**Texto para leitura**
Quanto à qualidade das obras escritas – entretanto foram publicados mais dois livros com grande saída, The Mummy’s Soul (anónimo, 1862) e After Three Thousand Years (Jane G. Austin, 1868) – não iam para além de uma desconfortável banalidade com as múmias a ganharem vida e a vingarem-se dos responsáveis pelo seu regresso à luz e outras patacoadas do género que podem muito bem ter agradado aos leitores de livros de terror de pacotilha mas que nada tinham de histórico ou científico.

**Dados de origem**
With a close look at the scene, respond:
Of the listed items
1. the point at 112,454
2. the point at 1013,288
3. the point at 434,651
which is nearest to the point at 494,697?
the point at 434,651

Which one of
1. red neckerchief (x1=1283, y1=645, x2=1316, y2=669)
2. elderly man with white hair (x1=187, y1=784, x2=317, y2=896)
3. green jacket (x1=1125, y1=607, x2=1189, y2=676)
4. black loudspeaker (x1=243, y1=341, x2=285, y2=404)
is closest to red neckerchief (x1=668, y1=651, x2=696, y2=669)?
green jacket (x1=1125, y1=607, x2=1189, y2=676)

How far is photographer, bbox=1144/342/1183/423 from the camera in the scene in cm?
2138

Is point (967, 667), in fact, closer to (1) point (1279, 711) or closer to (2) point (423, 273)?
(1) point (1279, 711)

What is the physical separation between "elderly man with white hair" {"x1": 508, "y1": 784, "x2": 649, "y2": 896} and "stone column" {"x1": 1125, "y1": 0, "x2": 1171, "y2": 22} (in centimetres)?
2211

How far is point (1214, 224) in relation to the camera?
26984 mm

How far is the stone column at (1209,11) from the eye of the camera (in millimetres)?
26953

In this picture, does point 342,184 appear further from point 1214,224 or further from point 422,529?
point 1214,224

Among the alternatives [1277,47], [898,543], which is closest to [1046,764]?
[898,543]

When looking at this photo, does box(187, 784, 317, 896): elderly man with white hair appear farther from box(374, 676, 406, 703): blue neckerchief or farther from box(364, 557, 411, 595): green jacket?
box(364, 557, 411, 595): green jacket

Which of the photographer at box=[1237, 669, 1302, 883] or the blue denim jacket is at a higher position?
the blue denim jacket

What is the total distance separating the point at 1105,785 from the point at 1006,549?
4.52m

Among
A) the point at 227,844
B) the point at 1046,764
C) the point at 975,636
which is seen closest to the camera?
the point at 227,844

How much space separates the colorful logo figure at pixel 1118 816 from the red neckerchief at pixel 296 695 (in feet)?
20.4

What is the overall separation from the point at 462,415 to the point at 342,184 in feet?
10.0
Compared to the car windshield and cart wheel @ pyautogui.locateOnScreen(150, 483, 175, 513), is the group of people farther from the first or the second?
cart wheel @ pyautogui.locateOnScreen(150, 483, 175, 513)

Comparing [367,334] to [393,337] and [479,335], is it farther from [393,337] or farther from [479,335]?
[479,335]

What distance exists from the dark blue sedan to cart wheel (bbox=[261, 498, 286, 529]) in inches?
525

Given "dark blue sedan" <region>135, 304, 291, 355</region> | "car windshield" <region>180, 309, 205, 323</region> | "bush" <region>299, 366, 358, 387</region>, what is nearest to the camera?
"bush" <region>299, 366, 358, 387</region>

**Tarefa a fazer**
Edite o trecho do texto sobre os livros de múmias que começa em "Quanto à qualidade" e termina em "histórico ou científico.", pondo "apreciadores" no lugar de "leitores".

**Resposta**
Quanto à qualidade das obras escritas – entretanto foram publicados mais dois livros com grande saída, The Mummy’s Soul (anónimo, 1862) e After Three Thousand Years (Jane G. Austin, 1868) – não iam para além de uma desconfortável banalidade com as múmias a ganharem vida e a vingarem-se dos responsáveis pelo seu regresso à luz e outras patacoadas do género que podem muito bem ter agradado aos apreciadores de livros de terror de pacotilha mas que nada tinham de histórico ou científico.